Jennifer Romanello

REMEMBERING LOUISE DESALVO

One of the highlights of my career as a book publicist was meeting and working with the writer Louise DeSalvo. Finally, after years of working with authors on the publicity campaigns for their books, I met an Italian-American female writer whose life experience I understood as a small reflection of my own. Plus she was a Virginia Woolf scholar! Her book was VERTIGO: A memoir, and it was Louise’s story about coming of age during the 1950s in Hoboken, New Jersey.  Louise was rebellious, and desperate to form an identity based on her own desires, moving beyond the limits of her family’s working-class life. Exactly how I felt two decades later growing up in the working-class town of Inwood on Long Island. We had, somehow, both managed to escape the script written by parental and social expectations. Here was my role model, someone to look up to and emulate.

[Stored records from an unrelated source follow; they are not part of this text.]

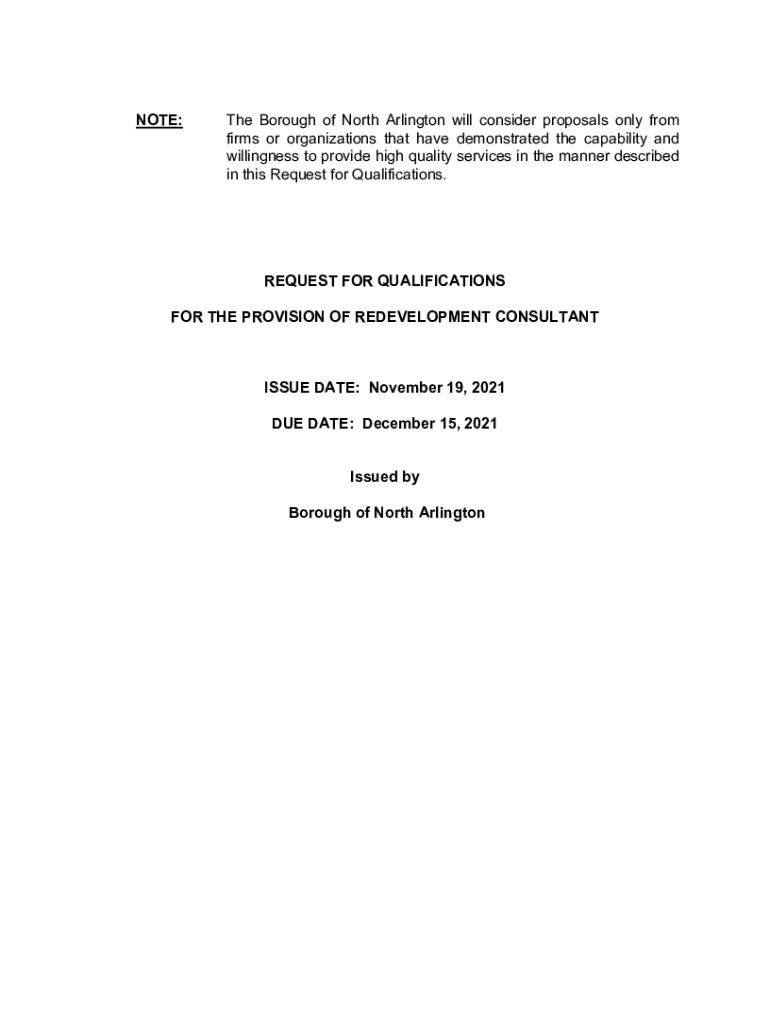 NOTE: The Borough of North Arlington will consider proposals only from firms or organizations that have demonstrated the capability and willingness to provide high quality services in the manner described in this Request for Qualifications.

REQUEST FOR QUALIFICATIONS

FOR THE PROVISION OF REDEVELOPMENT CONSULTANT

ISSUE DATE: November 19, 2021

DUE DATE: December 15, 2021

Issued by

Borough of North Arlington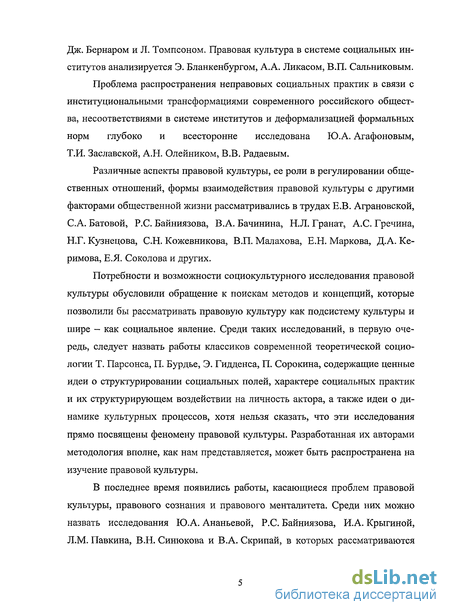 Дж. Бернаром и Л. Томпсоном. Правовая культура в системе социальных институтов анализируется Э. Бланкенбургом, А.А. Ликасом, В.П. Сальниковым.

Проблема распространения неправовых социальных практик в связи с институциональными трансформациями современного российского общества, несоответствиями в системе институтов и деформализацией формальных норм глубоко и всесторонне исследована Ю.А. Агафоновым, Т.И. Заславской, А.Н. Олейником, В.В. Радаевым.

Различные аспекты правовой культуры, ее роли в регулировании общественных отношений, формы взаимодействия правовой культуры с другими факторами общественной жизни рассматривались в трудах Е.В. Аграновской, С.А. Батовой, Р.С. Байниязова, В.А. Бачинина, Н.Л. Гранат, А.С. Гречина, Н.Г. Кузнецова, С.Н. Кожевникова, В.П. Малахова, Е.Н. Маркова, Д.А. Керимова, Е.Я. Соколова и других.

Потребности и возможности социокультурного исследования правовой культуры обусловили обращение к поискам методов и концепций, которые позволили бы рассматривать правовую культуру как подсистему культуры и шире – как социальное явление. Среди таких исследований, в первую очередь, следует назвать работы классиков современной теоретической социологии Т. Парсонса, П. Бурдье, Э. Гидденса, П. Сорокина, содержащие ценные идеи о структурировании социальных полей, характере социальных практик и их структурирующем воздействии на личность актора, а также идеи о динамике культурных процессов, хотя нельзя сказать, что эти исследования прямо посвящены феномену правовой культуры. Разработанная их авторами методология вполне, как нам представляется, может быть распространена на изучение правовой культуры.

В последнее время появились работы, касающиеся проблем правовой культуры, правового сознания и правового менталитета. Среди них можно назвать исследования Ю.А. Ананьевой, Р.С. Байниязова, И.А. Крыгиной, Л.М. Павкина, В.Н. Синюкова и В.А. Скрипай, в которых рассматриваются

5

dsLib.net
библиотека диссертаций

By the time I met Louise I had worked long enough to know that authors I had dreamed of working with sometimes disappointed me, so I reminded myself to keep the relationship professional and do the best job possible on the publicity campaign for VERTIGO.  I needn’t have worried; Louise was the real deal. Not only a brilliant writer and an amazing professor, she was one of the most generous people I have ever met. Even now, many years later, I remember our in-depth conversation about a balsamic vinegar she raved about during one of our lunches. Several weeks later it arrived at my door. Another gift arrived (I don’t remember the occasion) shortly after: a necklace based on an etruscan design which I still to this day wear.  Even after her book’s publication and the great reviews that followed it, Louise and I kept in touch. When my son was born she wrote a lovely letter filled with prescriptive advice about breastfeeding that actually helped. That was just her way: she was wise and wanted to share her experiences with anyone she thought she could help.

Louise DeSalvo was a literary powerhouse in the Italian American literary community who will be remembered not only for her groundbreaking work on Virginia Woolf but as one of the first to give the genre of memoir legitimacy as an academic subject. She truly believed that writing could and did change lives, and once we read her work, we did too.

 

Bio:

Jennifer Romanello is a Professor in the MS Program in Publishing at Pace University. She was formerly VP, Director of Publicity at Simon & Schuster Children’s Publishing and Grand Central Publishing.